Given exercise: Count the lines of the listing below that contain the string "centimetres", treating case as significant, and give only the number.

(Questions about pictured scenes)

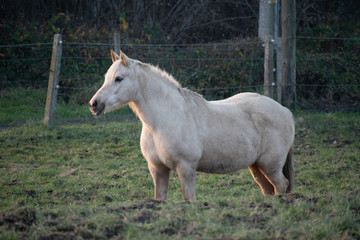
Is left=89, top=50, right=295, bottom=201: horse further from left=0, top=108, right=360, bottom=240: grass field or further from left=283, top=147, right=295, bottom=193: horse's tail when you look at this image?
left=0, top=108, right=360, bottom=240: grass field

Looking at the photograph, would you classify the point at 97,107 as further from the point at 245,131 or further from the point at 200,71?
the point at 200,71

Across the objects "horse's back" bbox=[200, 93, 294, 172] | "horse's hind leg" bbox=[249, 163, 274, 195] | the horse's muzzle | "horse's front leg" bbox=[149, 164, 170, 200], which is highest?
the horse's muzzle

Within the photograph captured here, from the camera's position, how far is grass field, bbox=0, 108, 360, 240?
3.64 meters

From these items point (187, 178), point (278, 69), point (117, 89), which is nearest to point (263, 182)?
point (187, 178)

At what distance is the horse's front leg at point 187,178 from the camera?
182 inches

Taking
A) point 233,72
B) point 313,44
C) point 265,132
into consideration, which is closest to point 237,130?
point 265,132

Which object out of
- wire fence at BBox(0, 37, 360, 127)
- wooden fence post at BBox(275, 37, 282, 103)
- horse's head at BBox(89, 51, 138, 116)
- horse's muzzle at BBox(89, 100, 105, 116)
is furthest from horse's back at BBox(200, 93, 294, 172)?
wire fence at BBox(0, 37, 360, 127)

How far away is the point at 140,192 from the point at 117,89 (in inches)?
72.1

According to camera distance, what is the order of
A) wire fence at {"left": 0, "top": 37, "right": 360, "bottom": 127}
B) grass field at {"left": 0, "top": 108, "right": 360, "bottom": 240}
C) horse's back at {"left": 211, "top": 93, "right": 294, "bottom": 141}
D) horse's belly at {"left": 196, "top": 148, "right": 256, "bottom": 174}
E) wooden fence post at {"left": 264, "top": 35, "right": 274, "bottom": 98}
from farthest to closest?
wire fence at {"left": 0, "top": 37, "right": 360, "bottom": 127} → wooden fence post at {"left": 264, "top": 35, "right": 274, "bottom": 98} → horse's back at {"left": 211, "top": 93, "right": 294, "bottom": 141} → horse's belly at {"left": 196, "top": 148, "right": 256, "bottom": 174} → grass field at {"left": 0, "top": 108, "right": 360, "bottom": 240}

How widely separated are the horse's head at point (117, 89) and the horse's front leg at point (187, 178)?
951 mm

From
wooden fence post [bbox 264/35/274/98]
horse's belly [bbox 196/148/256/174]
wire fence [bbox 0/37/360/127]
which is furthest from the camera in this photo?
wire fence [bbox 0/37/360/127]

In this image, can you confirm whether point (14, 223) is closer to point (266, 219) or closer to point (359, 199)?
point (266, 219)

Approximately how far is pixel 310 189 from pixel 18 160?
465 centimetres

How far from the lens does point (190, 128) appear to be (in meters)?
4.77
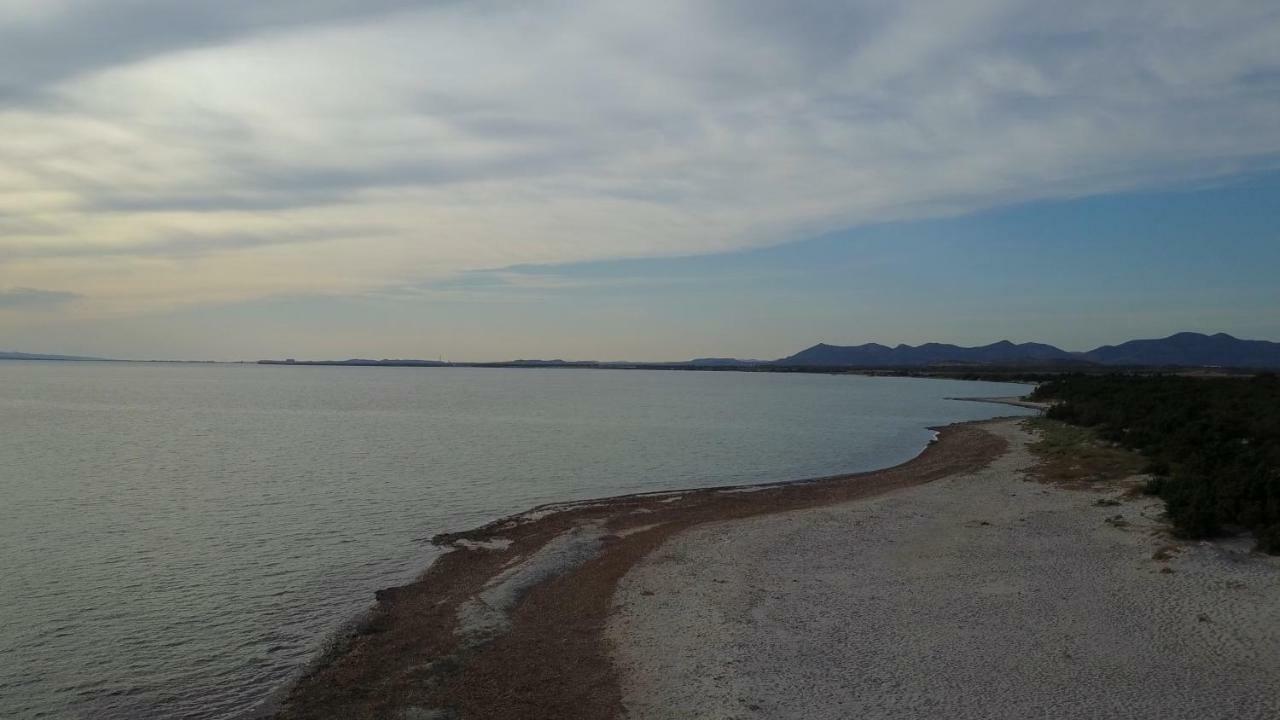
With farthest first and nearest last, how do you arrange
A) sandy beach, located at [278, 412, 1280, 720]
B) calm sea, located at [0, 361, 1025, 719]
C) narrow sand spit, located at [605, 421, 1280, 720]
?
calm sea, located at [0, 361, 1025, 719] → sandy beach, located at [278, 412, 1280, 720] → narrow sand spit, located at [605, 421, 1280, 720]

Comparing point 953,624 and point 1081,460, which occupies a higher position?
point 1081,460

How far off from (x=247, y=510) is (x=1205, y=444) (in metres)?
28.1

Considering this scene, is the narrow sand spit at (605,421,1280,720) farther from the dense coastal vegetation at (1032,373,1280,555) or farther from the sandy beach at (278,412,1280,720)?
the dense coastal vegetation at (1032,373,1280,555)

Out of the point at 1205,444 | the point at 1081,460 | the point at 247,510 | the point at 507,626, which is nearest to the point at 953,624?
the point at 507,626

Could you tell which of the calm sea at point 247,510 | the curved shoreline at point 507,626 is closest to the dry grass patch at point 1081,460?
the calm sea at point 247,510

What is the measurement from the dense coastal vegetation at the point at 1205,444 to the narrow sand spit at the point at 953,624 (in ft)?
2.71

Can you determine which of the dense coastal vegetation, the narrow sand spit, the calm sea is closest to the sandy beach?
the narrow sand spit

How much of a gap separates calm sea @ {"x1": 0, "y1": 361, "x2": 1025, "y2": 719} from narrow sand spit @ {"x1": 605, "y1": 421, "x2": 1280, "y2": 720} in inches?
216

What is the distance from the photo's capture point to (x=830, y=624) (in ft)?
38.6

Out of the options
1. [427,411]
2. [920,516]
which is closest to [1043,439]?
[920,516]

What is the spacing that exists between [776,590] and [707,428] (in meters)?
37.9

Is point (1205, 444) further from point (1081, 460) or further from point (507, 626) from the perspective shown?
point (507, 626)

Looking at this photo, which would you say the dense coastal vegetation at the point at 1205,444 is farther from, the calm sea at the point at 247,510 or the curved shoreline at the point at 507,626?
the calm sea at the point at 247,510

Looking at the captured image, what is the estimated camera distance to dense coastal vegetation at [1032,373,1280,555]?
49.6 feet
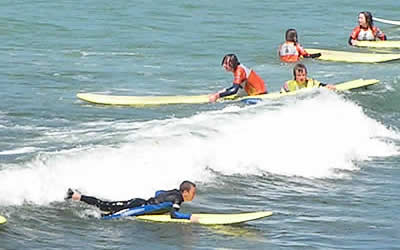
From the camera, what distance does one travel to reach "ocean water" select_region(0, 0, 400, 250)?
13.7m

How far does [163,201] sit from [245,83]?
912cm

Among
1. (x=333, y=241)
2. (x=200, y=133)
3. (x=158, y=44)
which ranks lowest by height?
(x=333, y=241)

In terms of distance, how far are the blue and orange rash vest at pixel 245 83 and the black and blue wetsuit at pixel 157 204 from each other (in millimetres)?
8626

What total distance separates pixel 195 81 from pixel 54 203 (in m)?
12.2

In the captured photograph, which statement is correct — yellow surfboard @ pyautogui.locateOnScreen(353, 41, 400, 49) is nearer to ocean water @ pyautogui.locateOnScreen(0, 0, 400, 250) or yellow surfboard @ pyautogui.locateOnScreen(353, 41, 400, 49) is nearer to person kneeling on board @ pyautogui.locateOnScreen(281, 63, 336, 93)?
ocean water @ pyautogui.locateOnScreen(0, 0, 400, 250)

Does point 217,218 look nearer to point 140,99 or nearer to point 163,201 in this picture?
point 163,201

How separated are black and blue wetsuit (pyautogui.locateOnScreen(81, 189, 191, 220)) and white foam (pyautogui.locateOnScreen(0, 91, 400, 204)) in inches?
45.0

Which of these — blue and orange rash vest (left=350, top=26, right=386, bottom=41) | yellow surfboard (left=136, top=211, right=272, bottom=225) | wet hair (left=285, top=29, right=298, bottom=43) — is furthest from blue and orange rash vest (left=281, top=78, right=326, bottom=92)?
blue and orange rash vest (left=350, top=26, right=386, bottom=41)

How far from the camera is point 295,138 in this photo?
20.2 m

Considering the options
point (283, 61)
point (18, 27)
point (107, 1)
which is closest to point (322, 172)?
point (283, 61)

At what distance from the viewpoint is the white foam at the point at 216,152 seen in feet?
52.5

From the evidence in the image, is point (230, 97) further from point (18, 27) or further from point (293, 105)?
point (18, 27)

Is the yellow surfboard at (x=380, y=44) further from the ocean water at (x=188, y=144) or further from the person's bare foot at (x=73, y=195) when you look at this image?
the person's bare foot at (x=73, y=195)

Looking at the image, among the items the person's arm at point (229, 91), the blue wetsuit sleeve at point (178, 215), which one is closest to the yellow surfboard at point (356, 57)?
the person's arm at point (229, 91)
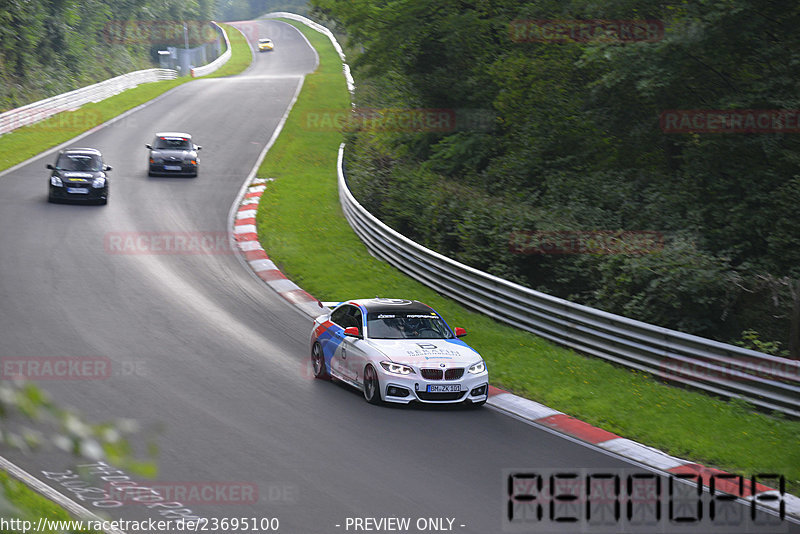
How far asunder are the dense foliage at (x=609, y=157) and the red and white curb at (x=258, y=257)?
3593mm

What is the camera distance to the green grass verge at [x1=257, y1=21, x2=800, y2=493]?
10906 millimetres

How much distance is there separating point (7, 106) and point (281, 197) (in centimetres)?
2204

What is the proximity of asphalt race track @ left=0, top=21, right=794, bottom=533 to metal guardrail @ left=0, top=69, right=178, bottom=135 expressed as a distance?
42.0 ft

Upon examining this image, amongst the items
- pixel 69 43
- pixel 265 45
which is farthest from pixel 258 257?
pixel 265 45

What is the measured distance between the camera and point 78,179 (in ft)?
90.8

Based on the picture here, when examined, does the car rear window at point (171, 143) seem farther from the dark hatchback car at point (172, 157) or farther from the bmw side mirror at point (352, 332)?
the bmw side mirror at point (352, 332)

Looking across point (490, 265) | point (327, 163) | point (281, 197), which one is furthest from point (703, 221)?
point (327, 163)

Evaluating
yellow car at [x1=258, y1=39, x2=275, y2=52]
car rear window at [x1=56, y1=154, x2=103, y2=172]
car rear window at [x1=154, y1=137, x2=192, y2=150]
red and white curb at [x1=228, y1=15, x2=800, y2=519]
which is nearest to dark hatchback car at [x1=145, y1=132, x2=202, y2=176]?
car rear window at [x1=154, y1=137, x2=192, y2=150]

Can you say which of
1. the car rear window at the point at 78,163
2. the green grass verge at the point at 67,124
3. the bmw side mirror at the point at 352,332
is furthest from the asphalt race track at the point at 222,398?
the green grass verge at the point at 67,124

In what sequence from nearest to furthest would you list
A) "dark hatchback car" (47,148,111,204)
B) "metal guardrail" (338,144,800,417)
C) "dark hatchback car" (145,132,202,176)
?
"metal guardrail" (338,144,800,417) < "dark hatchback car" (47,148,111,204) < "dark hatchback car" (145,132,202,176)

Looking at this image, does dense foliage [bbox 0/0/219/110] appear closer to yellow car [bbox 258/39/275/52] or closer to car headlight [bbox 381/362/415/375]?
yellow car [bbox 258/39/275/52]

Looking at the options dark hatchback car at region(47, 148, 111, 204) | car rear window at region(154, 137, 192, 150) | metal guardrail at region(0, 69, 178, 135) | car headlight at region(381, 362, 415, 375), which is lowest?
car headlight at region(381, 362, 415, 375)

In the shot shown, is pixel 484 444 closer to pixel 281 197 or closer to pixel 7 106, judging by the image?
pixel 281 197

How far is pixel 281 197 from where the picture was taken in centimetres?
3000
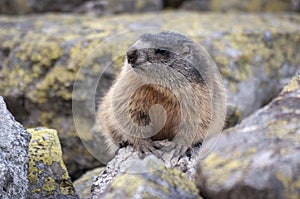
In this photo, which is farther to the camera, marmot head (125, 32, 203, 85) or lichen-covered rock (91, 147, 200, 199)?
marmot head (125, 32, 203, 85)

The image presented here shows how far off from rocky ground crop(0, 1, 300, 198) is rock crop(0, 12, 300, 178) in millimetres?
16

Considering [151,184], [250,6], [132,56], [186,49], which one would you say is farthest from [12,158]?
[250,6]

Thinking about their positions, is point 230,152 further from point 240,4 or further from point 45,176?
point 240,4

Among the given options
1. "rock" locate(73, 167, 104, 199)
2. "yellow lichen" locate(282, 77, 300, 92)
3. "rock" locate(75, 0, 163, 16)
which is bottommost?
"rock" locate(73, 167, 104, 199)

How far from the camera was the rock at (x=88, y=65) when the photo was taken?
27.6 ft

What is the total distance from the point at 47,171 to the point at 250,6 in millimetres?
7279

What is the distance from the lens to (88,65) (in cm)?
864

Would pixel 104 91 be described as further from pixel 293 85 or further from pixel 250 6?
pixel 250 6

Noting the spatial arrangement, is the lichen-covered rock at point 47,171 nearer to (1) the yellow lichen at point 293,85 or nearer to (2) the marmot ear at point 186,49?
(2) the marmot ear at point 186,49

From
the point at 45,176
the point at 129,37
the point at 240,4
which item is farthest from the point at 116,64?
the point at 240,4

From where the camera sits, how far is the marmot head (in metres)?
A: 5.41

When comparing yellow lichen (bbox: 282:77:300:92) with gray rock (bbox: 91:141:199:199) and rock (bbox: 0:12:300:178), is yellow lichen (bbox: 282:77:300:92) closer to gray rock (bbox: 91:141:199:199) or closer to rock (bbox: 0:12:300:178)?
gray rock (bbox: 91:141:199:199)

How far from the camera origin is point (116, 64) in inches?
328

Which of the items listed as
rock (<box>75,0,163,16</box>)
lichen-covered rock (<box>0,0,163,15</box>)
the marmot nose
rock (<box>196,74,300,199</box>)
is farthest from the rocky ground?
the marmot nose
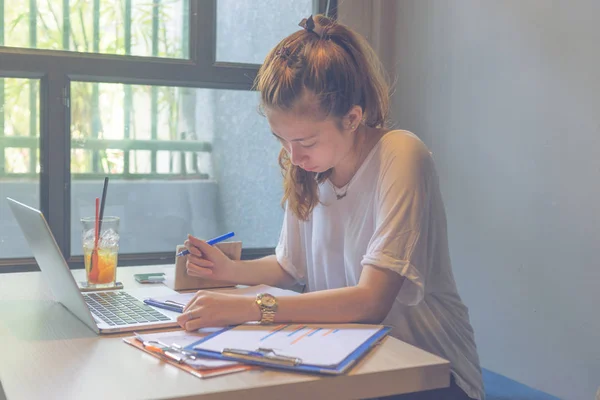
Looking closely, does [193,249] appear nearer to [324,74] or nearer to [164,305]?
[164,305]

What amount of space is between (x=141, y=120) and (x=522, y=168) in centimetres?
129

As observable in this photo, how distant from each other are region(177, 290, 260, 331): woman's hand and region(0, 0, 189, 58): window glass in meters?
1.46

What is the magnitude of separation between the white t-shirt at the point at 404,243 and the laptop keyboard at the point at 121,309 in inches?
15.7

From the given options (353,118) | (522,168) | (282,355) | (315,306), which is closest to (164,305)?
(315,306)

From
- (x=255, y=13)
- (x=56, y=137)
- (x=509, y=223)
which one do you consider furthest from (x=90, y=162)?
(x=509, y=223)

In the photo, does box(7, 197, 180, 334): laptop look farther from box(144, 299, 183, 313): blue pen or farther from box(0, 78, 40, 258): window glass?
box(0, 78, 40, 258): window glass

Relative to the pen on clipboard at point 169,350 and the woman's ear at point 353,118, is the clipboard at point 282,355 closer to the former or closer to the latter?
the pen on clipboard at point 169,350

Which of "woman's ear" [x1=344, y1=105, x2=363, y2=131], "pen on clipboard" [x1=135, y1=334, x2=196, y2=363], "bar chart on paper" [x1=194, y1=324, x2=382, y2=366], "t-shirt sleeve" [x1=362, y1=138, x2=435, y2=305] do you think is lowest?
"pen on clipboard" [x1=135, y1=334, x2=196, y2=363]

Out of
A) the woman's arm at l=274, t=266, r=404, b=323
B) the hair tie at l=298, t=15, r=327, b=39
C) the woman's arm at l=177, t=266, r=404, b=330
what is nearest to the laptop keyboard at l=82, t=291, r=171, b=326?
the woman's arm at l=177, t=266, r=404, b=330

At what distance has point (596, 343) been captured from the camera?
175 cm

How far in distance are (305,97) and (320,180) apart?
0.26 metres

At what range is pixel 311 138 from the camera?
4.42 feet

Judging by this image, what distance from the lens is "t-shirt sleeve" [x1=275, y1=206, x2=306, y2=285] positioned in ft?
5.23

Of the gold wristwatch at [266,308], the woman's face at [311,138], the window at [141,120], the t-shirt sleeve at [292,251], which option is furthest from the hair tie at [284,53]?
the window at [141,120]
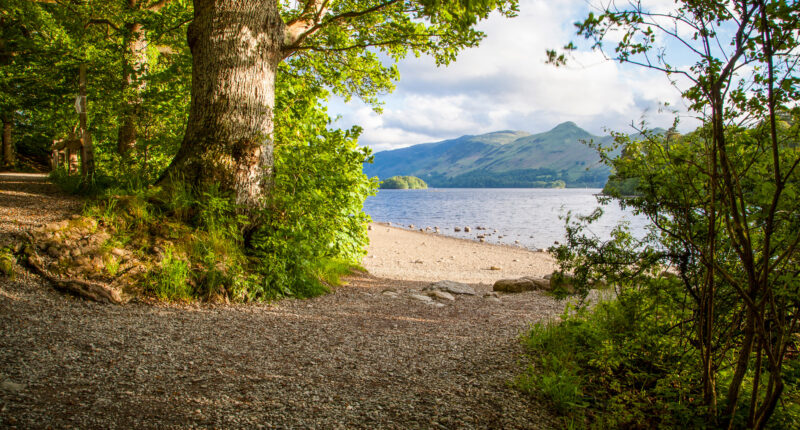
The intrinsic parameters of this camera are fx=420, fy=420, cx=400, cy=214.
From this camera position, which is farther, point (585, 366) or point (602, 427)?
point (585, 366)

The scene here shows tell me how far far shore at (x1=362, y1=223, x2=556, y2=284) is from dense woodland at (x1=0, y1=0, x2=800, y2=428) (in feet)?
18.1

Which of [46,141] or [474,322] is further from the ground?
[46,141]

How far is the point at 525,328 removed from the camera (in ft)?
17.9

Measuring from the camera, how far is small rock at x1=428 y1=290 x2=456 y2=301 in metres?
7.66

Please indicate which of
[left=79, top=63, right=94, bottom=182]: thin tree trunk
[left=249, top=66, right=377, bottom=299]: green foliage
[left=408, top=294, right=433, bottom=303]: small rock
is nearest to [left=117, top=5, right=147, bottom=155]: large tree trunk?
[left=79, top=63, right=94, bottom=182]: thin tree trunk

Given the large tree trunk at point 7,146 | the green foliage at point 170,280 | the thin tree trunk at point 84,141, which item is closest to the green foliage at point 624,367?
the green foliage at point 170,280

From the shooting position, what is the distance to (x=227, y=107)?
6.55 metres

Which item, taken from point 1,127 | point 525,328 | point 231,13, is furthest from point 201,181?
point 1,127

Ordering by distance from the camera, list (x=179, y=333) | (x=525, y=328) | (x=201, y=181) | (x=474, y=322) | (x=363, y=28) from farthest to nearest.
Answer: (x=363, y=28) < (x=201, y=181) < (x=474, y=322) < (x=525, y=328) < (x=179, y=333)

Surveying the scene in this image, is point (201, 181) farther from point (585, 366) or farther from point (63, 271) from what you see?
point (585, 366)

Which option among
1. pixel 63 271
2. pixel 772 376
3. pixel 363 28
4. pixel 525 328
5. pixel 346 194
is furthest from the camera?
pixel 363 28

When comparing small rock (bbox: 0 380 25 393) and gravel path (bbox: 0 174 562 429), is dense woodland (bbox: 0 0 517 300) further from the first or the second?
small rock (bbox: 0 380 25 393)

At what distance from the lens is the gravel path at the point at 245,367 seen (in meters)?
2.81

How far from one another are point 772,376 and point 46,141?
3572 centimetres
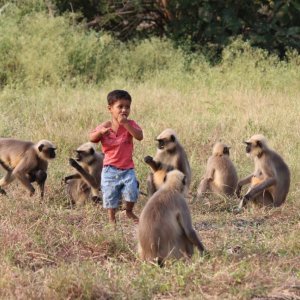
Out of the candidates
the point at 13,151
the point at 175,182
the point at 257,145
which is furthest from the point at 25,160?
the point at 175,182

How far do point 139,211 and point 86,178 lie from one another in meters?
0.75

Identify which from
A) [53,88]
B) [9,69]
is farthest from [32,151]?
[9,69]

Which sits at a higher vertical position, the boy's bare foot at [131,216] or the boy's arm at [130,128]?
the boy's arm at [130,128]

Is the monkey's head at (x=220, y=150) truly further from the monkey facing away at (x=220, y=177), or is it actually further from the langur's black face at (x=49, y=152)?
the langur's black face at (x=49, y=152)

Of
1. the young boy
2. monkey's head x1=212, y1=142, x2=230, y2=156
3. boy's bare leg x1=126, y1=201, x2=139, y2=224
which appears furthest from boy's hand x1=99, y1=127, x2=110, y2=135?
monkey's head x1=212, y1=142, x2=230, y2=156

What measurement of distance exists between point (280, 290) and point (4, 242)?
1902mm

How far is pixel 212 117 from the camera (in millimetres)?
10406

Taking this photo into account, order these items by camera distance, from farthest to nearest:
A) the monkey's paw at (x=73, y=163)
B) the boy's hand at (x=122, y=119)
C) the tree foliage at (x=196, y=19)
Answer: the tree foliage at (x=196, y=19) < the monkey's paw at (x=73, y=163) < the boy's hand at (x=122, y=119)

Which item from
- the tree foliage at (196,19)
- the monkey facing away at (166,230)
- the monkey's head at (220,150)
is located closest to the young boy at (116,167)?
the monkey facing away at (166,230)

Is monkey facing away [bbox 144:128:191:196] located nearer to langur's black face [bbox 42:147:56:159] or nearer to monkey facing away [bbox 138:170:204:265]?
langur's black face [bbox 42:147:56:159]

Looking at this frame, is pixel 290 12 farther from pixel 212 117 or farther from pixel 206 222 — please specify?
pixel 206 222

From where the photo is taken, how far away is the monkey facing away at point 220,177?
25.3 ft

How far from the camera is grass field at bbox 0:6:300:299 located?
13.8ft

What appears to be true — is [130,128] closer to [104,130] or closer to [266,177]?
[104,130]
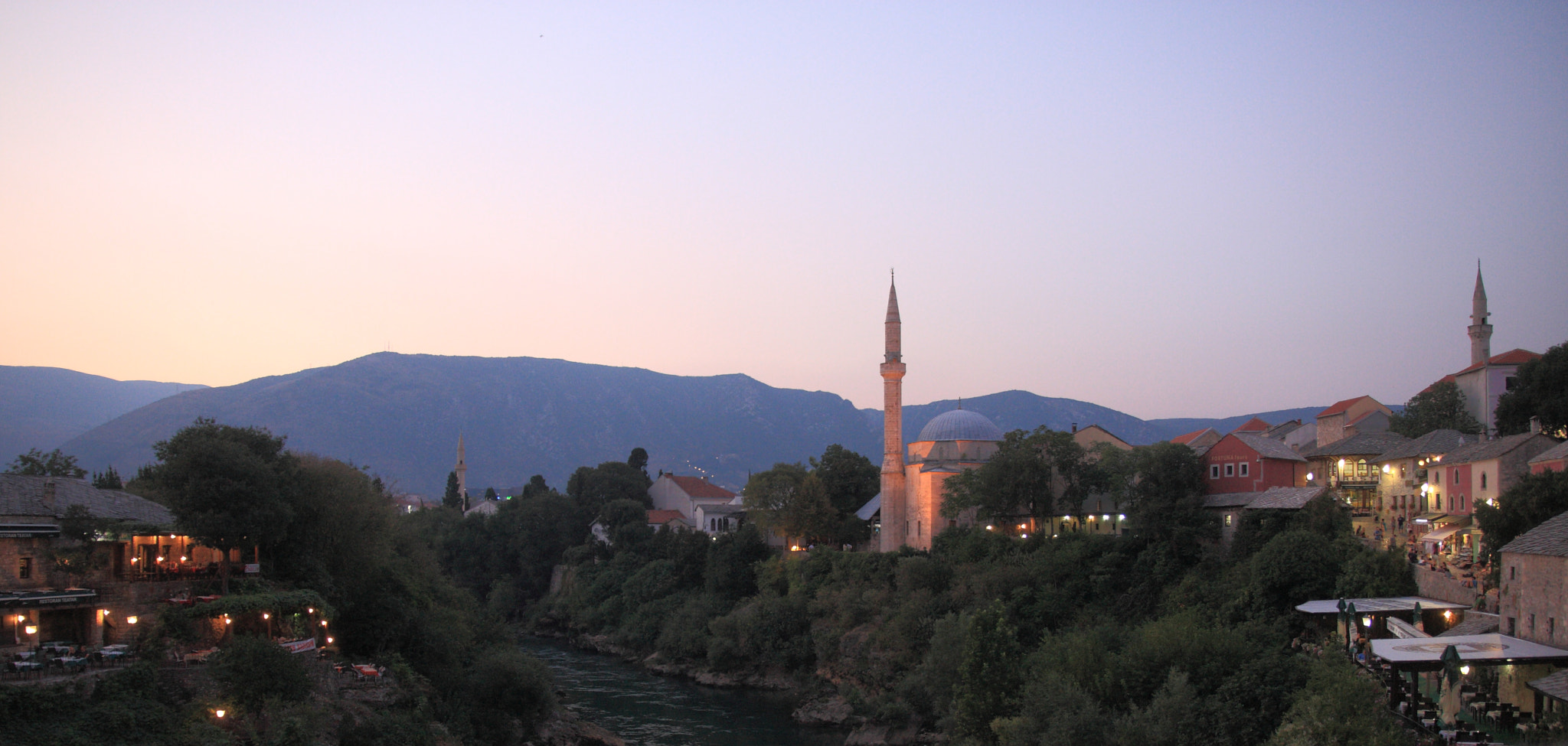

The response: 5